[AIM] Render the lines from the one containing "In the picture presented here, looking among" through the last line as a JSON list of strings, one string per line, with blank lines omitted.

[Excerpts from a spatial dataset]
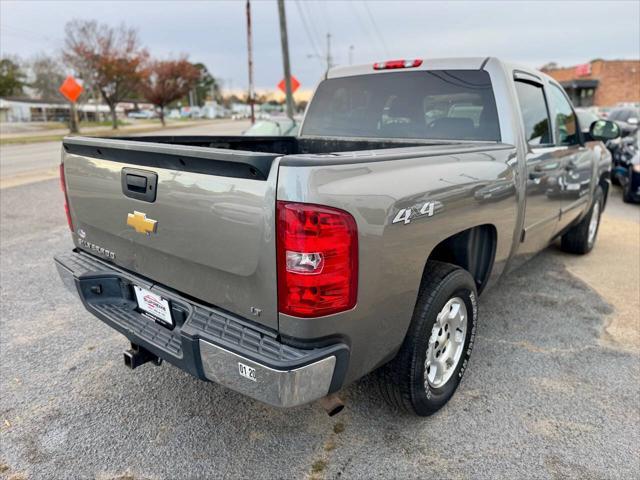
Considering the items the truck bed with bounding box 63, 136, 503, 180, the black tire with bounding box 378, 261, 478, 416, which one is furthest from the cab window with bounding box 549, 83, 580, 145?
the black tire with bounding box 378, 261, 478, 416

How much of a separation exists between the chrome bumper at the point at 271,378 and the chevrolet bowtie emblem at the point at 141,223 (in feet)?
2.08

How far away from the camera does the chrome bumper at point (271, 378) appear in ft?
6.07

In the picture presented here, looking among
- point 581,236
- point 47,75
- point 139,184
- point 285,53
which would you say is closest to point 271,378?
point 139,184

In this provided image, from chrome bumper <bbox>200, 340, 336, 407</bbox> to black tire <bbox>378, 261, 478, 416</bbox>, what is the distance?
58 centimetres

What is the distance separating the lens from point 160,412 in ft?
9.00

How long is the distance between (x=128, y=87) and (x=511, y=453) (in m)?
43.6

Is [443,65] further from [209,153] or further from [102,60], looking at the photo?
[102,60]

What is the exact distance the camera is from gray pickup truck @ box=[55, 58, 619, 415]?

[SOLUTION TO THIS PROBLEM]
[
  "In the picture presented here, looking among",
  "- point 581,236",
  "- point 47,75",
  "- point 139,184",
  "- point 285,53",
  "which would you say is closest to point 271,378?",
  "point 139,184",
  "In this provided image, from chrome bumper <bbox>200, 340, 336, 407</bbox> to black tire <bbox>378, 261, 478, 416</bbox>, what is the distance?",
  "58 centimetres",
  "What is the distance separating the lens from point 160,412 in ft?",
  "9.00",
  "How long is the distance between (x=128, y=87) and (x=511, y=453) (in m)?",
  "43.6",
  "Is [443,65] further from [209,153] or further from [102,60], looking at the photo?",
  "[102,60]",
  "What is the exact distance the camera is from gray pickup truck @ box=[55, 58, 619, 415]?"
]